- **What to do**
Gather every line from the entries below that includes "Allerton".

[[ Provided data open ]]

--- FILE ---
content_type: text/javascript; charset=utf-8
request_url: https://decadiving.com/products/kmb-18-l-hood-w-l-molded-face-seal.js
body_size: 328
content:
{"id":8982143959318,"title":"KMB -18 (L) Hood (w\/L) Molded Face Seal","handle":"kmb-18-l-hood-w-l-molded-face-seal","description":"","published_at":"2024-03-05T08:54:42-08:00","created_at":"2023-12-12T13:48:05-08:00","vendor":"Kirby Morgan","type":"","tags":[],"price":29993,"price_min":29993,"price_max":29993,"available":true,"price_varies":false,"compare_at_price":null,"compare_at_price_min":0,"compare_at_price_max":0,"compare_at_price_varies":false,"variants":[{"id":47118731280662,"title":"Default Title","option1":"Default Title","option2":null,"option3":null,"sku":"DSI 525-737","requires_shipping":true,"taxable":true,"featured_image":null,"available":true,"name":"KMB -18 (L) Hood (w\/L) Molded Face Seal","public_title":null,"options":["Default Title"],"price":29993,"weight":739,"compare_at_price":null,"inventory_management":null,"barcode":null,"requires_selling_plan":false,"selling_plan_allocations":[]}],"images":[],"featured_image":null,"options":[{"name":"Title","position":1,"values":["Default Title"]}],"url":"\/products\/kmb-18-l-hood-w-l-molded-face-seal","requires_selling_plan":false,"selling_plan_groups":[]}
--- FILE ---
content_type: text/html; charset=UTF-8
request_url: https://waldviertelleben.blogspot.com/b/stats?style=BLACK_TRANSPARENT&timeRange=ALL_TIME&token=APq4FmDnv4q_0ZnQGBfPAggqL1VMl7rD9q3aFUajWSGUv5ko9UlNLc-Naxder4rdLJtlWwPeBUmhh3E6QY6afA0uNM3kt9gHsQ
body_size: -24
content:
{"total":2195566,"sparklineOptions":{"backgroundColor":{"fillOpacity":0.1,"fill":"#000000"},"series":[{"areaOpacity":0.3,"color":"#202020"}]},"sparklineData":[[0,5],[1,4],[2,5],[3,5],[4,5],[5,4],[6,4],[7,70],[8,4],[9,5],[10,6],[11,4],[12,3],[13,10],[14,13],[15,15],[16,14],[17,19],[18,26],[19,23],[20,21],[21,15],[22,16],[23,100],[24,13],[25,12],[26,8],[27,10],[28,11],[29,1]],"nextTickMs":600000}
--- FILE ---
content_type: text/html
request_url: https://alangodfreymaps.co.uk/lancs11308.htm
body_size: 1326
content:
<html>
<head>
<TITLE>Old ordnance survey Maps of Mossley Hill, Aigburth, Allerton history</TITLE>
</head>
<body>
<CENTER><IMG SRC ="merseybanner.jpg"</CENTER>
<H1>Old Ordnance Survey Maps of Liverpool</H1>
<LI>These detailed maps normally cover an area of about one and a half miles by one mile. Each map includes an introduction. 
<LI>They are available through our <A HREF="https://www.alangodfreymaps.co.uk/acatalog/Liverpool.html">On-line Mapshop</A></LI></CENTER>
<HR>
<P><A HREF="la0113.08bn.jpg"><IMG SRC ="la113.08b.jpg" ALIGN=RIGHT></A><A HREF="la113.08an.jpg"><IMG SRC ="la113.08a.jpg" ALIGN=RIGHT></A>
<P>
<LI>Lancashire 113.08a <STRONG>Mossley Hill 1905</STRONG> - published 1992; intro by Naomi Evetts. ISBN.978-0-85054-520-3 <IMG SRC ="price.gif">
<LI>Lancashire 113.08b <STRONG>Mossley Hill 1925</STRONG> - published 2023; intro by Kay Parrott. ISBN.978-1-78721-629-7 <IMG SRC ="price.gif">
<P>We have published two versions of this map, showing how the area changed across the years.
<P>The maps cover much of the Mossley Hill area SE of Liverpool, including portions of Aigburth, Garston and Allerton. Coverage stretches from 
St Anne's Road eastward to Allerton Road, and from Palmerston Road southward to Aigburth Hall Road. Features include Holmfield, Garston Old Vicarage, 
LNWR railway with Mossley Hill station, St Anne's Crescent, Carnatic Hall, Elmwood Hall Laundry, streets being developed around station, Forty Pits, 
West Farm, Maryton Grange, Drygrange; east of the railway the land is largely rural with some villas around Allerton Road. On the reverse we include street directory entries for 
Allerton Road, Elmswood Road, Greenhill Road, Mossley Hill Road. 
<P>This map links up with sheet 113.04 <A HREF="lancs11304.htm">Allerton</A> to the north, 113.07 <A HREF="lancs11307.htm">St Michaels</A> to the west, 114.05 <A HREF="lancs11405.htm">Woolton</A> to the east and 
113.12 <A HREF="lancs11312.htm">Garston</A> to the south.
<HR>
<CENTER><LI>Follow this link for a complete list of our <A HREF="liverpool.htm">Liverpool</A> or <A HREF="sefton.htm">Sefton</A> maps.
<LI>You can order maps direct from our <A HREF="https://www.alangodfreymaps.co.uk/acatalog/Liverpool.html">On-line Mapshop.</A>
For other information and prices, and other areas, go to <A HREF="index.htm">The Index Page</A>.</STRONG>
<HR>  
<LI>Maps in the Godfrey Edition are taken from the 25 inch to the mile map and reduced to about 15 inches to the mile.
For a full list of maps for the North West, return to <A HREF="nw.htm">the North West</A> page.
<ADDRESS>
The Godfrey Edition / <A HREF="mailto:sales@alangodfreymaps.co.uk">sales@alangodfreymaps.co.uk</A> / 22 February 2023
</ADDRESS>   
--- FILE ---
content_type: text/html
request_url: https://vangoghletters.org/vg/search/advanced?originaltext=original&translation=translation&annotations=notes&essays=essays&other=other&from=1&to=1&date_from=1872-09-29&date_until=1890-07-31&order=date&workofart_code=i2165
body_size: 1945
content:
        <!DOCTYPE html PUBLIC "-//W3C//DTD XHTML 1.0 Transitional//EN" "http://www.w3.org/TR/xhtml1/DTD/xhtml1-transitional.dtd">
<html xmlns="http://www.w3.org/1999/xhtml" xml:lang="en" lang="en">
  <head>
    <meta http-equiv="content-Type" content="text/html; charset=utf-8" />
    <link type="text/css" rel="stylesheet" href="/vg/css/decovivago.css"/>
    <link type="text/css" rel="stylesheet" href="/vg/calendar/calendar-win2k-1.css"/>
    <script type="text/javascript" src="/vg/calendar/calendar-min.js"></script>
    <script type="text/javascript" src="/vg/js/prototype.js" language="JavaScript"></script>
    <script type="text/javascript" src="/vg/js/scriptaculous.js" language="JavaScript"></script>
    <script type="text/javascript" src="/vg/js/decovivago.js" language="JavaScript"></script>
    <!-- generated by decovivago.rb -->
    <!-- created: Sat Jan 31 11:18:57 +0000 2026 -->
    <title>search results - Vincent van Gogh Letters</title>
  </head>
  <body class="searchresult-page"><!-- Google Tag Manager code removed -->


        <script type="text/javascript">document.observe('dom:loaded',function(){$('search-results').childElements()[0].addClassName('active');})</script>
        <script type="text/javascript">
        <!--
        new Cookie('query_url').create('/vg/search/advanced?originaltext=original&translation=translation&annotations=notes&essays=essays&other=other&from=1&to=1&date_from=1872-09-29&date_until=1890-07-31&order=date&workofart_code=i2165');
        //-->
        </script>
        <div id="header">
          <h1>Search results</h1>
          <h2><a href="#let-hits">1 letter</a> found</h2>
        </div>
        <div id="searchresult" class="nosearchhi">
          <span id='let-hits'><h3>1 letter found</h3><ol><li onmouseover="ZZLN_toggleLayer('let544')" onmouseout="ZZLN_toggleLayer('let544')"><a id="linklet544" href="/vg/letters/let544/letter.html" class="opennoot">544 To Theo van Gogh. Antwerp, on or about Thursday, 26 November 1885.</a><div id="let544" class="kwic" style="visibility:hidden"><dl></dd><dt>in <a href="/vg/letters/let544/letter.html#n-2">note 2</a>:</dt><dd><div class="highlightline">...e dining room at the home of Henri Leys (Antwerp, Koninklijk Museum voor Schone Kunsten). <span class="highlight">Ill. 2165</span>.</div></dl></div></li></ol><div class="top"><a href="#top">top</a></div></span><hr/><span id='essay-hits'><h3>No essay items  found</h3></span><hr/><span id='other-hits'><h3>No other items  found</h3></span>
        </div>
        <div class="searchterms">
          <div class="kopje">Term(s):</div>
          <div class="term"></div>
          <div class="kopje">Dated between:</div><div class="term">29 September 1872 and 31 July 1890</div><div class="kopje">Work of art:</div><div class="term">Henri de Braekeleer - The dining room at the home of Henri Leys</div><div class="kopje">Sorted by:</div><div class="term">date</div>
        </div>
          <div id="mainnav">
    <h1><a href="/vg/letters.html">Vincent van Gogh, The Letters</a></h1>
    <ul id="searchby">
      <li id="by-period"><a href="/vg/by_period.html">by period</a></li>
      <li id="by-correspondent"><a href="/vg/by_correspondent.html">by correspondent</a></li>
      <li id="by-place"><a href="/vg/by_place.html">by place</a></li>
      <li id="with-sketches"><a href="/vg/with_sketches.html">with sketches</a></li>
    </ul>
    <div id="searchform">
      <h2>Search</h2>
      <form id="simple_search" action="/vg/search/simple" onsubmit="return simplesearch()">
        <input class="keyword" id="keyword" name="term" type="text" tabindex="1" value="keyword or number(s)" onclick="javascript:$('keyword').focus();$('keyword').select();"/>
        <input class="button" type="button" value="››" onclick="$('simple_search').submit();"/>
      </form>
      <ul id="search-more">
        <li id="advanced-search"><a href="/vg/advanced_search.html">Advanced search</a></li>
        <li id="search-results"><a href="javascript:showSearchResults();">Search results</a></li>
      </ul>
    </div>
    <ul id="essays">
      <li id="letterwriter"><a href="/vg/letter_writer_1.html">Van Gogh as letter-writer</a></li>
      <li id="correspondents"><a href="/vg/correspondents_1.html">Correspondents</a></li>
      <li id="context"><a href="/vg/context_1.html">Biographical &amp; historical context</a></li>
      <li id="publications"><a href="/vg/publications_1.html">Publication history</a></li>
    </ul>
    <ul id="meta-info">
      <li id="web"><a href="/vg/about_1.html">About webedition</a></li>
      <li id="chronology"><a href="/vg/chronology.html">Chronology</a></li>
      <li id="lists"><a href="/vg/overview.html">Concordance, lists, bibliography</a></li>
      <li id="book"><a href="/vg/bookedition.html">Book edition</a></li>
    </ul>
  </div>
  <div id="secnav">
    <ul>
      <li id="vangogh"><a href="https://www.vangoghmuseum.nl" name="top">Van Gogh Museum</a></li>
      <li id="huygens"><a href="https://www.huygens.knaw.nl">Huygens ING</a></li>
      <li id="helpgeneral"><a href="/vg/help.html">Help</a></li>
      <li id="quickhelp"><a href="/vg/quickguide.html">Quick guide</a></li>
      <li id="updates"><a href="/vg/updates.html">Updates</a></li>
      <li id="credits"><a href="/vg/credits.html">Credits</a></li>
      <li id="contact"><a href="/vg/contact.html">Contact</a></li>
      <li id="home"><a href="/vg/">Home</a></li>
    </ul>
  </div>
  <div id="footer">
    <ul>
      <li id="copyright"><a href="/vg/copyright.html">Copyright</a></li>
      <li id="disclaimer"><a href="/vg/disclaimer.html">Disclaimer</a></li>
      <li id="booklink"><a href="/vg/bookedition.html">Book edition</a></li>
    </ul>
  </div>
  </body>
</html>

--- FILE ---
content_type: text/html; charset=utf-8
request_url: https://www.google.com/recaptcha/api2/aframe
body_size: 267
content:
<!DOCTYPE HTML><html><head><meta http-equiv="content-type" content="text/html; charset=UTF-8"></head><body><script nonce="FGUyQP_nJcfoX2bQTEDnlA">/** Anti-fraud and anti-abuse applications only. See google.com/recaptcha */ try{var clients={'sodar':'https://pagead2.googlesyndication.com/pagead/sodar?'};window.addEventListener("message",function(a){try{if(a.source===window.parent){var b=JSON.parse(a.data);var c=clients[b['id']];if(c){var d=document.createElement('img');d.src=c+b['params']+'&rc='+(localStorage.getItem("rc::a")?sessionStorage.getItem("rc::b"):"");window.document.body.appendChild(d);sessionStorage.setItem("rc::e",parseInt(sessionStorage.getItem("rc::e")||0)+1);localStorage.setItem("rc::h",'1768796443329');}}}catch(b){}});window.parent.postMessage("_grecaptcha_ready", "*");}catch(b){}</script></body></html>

[[ Provided data closed ]]

- **Answer to this task**
<TITLE>Old ordnance survey Maps of Mossley Hill, Aigburth, Allerton history</TITLE>
<P>The maps cover much of the Mossley Hill area SE of Liverpool, including portions of Aigburth, Garston and Allerton. Coverage stretches from 
St Anne's Road eastward to Allerton Road, and from Palmerston Road southward to Aigburth Hall Road. Features include Holmfield, Garston Old Vicarage, 
West Farm, Maryton Grange, Drygrange; east of the railway the land is largely rural with some villas around Allerton Road. On the reverse we include street directory entries for 
Allerton Road, Elmswood Road, Greenhill Road, Mossley Hill Road. 
<P>This map links up with sheet 113.04 <A HREF="lancs11304.htm">Allerton</A> to the north, 113.07 <A HREF="lancs11307.htm">St Michaels</A> to the west, 114.05 <A HREF="lancs11405.htm">Woolton</A> to the east and 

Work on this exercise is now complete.